Die Wahl war spannend, zum Schluss siegte aber doch der Favorit für die Nachfolge Naoto Kans: Yoshihiko Noda, bislang Finanzminister, wird der neue Ministerpräsident Japans. Die Abgeordneten der Demokratischen Partei, welche die Wahl zwischen fünf Kandidaten für den Parteivorsitz hatten, gaben ihr Vertrauen jenem Politiker, der für Kontinuität steht.
In der Enttäuschung darüber, dass sich in Japan auch unter der Demokratischen Partei kein Ministerpräsident länger als ein Jahr an der Spitze halten kann, ist zumindest das eine gute Nachricht. Noda ist mit 54 Jahren ein alter Kämpe, aber auch noch jung genug, um einen Generationswechsel in der Parteiführung einzuleiten, den sich sein Vorgänger gewünscht hatte. Auch dass der neue Vorsitzende in seinen Wahlreden die Einheit der Partei beschwor, kam gut an, war es doch der Streit in der Regierungspartei, der den vorzeitigen Rückzug Kans herbeiführte. Noda triumphierte in der Stichwahl über den Kandidaten des ehemaligen Parteivorsitzenden Ozawa, der Kans Rückzug betrieben hatte. Nun wird Noda, der mit allen Parteigruppierungen auf gutem Fuß steht, bei Regierungsbildung und Postenverteilung die zerstrittenen Fraktionen ausbalancieren müssen.
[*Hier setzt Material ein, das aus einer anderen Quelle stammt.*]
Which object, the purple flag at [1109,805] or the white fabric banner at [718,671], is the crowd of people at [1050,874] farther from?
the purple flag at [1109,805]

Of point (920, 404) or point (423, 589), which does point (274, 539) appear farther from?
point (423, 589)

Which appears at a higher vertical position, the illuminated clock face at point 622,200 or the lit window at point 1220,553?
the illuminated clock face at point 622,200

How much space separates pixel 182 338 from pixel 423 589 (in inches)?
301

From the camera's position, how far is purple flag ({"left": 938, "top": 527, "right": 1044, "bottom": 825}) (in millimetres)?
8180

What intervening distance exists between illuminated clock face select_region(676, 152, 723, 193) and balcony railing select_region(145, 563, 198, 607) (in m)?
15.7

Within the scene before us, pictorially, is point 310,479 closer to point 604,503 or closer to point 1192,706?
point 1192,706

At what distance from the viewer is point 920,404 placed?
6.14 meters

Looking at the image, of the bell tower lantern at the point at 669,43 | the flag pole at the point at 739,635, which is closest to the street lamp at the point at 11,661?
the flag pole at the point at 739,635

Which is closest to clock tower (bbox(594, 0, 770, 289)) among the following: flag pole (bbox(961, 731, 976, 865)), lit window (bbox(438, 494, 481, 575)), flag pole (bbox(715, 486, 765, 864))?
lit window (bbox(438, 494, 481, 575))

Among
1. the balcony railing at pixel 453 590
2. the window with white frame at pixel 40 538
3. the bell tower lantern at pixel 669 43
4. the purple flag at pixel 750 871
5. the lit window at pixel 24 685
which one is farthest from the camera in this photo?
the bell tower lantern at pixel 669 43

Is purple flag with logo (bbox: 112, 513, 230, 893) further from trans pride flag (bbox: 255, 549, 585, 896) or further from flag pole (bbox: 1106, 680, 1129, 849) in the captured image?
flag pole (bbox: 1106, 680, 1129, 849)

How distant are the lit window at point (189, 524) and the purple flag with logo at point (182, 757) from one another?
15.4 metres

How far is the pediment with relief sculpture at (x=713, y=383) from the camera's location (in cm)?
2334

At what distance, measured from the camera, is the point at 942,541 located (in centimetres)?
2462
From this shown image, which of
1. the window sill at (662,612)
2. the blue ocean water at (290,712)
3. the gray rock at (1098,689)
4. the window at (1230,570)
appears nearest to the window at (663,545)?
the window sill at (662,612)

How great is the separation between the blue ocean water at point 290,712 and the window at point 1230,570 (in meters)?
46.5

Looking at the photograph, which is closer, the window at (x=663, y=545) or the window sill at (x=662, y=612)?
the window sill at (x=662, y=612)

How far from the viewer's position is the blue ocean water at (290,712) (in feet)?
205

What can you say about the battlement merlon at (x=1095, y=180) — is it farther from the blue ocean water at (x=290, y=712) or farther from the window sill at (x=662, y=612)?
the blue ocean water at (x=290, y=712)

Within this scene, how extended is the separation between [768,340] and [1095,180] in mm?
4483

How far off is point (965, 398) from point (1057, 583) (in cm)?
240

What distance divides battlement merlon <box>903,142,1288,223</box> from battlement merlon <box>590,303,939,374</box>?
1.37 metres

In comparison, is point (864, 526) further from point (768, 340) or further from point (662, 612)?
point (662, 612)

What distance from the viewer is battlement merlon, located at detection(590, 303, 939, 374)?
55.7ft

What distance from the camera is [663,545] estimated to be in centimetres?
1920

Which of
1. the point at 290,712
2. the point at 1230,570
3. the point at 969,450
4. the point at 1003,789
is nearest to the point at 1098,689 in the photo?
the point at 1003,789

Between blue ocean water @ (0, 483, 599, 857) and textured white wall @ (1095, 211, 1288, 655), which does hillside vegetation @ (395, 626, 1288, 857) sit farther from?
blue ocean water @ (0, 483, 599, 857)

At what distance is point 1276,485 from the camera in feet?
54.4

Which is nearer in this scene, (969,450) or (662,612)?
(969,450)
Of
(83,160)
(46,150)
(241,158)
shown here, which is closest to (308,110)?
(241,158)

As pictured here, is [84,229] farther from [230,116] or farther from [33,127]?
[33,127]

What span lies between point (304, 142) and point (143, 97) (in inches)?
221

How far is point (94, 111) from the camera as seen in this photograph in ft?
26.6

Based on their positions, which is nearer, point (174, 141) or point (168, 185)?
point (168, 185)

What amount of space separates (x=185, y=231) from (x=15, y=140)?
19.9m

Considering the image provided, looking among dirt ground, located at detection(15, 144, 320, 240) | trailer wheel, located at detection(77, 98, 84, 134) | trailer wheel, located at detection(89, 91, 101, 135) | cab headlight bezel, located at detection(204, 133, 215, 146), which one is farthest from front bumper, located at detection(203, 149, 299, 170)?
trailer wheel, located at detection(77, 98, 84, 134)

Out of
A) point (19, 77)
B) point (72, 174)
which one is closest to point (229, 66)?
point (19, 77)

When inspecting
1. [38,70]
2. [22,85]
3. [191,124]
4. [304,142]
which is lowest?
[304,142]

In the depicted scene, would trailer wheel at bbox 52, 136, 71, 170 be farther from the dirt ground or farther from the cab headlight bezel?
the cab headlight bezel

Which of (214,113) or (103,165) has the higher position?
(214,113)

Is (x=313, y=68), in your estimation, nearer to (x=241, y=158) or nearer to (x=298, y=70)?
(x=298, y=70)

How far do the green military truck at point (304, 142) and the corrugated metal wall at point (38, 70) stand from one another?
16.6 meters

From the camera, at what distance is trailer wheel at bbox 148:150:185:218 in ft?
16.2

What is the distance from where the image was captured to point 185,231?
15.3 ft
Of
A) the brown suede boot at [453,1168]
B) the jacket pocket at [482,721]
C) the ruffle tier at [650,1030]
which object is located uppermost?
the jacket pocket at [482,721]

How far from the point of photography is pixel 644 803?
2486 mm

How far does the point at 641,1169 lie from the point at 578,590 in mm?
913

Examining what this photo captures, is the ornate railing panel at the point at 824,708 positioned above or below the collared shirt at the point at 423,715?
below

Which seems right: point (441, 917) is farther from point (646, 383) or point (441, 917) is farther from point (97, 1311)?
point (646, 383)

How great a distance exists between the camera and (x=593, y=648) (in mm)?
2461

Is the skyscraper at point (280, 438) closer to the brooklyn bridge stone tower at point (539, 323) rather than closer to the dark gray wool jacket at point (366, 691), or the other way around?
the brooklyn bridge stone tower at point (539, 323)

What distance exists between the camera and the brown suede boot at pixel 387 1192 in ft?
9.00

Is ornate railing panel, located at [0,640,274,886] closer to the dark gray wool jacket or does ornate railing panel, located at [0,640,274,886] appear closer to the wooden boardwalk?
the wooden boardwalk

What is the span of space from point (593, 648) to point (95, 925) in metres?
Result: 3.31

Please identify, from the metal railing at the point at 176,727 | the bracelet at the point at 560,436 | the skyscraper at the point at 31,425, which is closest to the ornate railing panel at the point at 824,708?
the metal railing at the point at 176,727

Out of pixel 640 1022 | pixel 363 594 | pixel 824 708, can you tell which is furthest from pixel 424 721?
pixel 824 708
Guter Redner und ausdauernder Wahlkämpfer
Noda stammt aus der Präfektur Chiba östlich von Tokio. Wie sein Vorgänger ist er nicht Spross einer Politiker-Familie. Sein Vater ist Angehöriger der Selbstverteidigungsstreitkräfte, und Noda kokettiert damit, dass er kein gutaussehender „Stadtjunge“ ist. Er hat Politik und Wirtschaft an der angesehenen Waseda-Universität studiert und das Matsushita-Institut für Politik und Verwaltung absolviert; es hat viele japanische Politiker hervorgebracht. 1993 wurde er das erste Mal ins Parlament gewählt. Er gehörte zunächst zur Neuen Partei und schloss sich im Jahr 2000 der Demokratischen Partei an. Noda gilt als guter Redner und ausdauernder Wahlkämpfer.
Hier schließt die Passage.